> Exercise prompt: Render into French the following sentence from the article on Alex Honnold: "That’s the thing about setting goals, you set something that seems impossible and then you work towards it, you eventually do it and then choose something bigger."

++++ Quoted text

It turns out he’s particularly fond of climbing in the UK. “The thing about the UK is that it has such a strong climbing culture," he says. “It has such a big gym and training scene and the rock is super developed, you know, any piece of rock that can possibly be climbed has been climbed. And some of the stuff isn’t even rock – you know the sea cliffs that are all crumbly and the chalk cliffs. I guess that’s the charm of it all."
The Next Horizon
There’s one question I wanted to ask Alex but felt like I shouldn’t: what’s next for him? How does he top free soloing what’s arguably the toughest and most iconic big wall in the world? The reason I don’t want to ask is because I’m aware of the pressure that surrounds athletes such as himself. People always want more, they want bigger and better, but it seems so reckless to try and pressure more out of someone in a sport where the likelihood of death is so terrifyingly high.
I don’t ask him what’s next, but in the course of the interview he says something that could be interpreted as a suggestion that there’s more to come:
“When I was a kid, my big goal was to climb 5.12, basically a grade that’s now totally trivial for me," he replies when asked if he had such grand ambitions as El Capitan when he was younger. “That’s the thing about setting goals, you set something that seems impossible and then you work towards it, you eventually do it and then choose something bigger."
The North Face record breaking climber Alex Honnold kicked off the global Walls Are Meant For Climbing campaign in London this month, aimed at increasing the accessibility of the sport and bringing the climbing community together.

++++++++
++++ Data excerpts

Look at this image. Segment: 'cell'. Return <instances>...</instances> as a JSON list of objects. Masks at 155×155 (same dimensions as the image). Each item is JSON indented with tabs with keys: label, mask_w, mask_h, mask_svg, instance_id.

++++++++
++++ Data excerpts

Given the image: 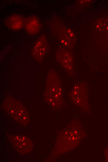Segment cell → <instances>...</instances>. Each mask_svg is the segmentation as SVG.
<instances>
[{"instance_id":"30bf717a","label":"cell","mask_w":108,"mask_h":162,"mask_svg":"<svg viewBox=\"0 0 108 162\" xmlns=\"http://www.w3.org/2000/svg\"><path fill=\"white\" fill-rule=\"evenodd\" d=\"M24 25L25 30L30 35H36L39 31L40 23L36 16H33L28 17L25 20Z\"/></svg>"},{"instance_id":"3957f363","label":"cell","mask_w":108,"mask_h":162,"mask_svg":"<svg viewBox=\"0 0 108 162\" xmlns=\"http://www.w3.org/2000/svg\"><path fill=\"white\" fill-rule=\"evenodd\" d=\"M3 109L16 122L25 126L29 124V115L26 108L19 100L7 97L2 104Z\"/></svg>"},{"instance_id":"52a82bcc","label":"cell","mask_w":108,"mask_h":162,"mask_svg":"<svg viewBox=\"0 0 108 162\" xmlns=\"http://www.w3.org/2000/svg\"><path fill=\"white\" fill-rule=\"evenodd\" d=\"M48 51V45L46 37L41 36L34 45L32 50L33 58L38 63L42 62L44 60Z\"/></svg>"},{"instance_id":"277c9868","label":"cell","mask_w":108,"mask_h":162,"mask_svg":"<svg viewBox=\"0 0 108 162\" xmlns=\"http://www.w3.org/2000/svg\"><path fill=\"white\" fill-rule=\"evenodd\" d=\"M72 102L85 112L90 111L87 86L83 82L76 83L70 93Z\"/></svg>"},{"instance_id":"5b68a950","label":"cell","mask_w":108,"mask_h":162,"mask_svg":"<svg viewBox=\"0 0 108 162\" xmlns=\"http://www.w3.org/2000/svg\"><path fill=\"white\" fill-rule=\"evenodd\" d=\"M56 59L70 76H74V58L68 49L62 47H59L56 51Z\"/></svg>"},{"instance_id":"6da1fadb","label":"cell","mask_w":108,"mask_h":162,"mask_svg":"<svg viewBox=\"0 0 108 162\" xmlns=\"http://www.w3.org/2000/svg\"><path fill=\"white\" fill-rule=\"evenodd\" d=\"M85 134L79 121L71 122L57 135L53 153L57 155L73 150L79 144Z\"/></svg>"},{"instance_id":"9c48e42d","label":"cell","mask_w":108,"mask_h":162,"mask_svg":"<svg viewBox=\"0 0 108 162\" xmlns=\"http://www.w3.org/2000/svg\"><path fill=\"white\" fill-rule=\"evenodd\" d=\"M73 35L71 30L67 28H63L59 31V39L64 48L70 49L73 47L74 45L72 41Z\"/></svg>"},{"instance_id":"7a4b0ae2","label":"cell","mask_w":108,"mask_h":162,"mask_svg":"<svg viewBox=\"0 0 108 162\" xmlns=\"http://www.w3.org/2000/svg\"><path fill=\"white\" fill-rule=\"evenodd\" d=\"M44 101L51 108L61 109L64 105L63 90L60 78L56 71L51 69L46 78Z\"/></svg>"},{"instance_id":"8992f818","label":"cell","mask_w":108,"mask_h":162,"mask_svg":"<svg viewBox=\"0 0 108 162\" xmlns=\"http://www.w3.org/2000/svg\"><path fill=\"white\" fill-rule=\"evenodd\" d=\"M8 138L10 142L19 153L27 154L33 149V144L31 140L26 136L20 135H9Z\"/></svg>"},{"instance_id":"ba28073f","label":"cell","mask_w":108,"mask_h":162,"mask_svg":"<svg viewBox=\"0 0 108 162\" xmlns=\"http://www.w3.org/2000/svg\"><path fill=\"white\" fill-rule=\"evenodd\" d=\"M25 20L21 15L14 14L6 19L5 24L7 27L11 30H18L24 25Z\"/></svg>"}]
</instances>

++++++++

> Output of the task: C’est ça, le principe quand on se fixe des objectifs : on se donne quelque chose qui semble impossible, puis on travaille pour y parvenir, on finit par y arriver, et ensuite on choisit quelque chose de plus grand.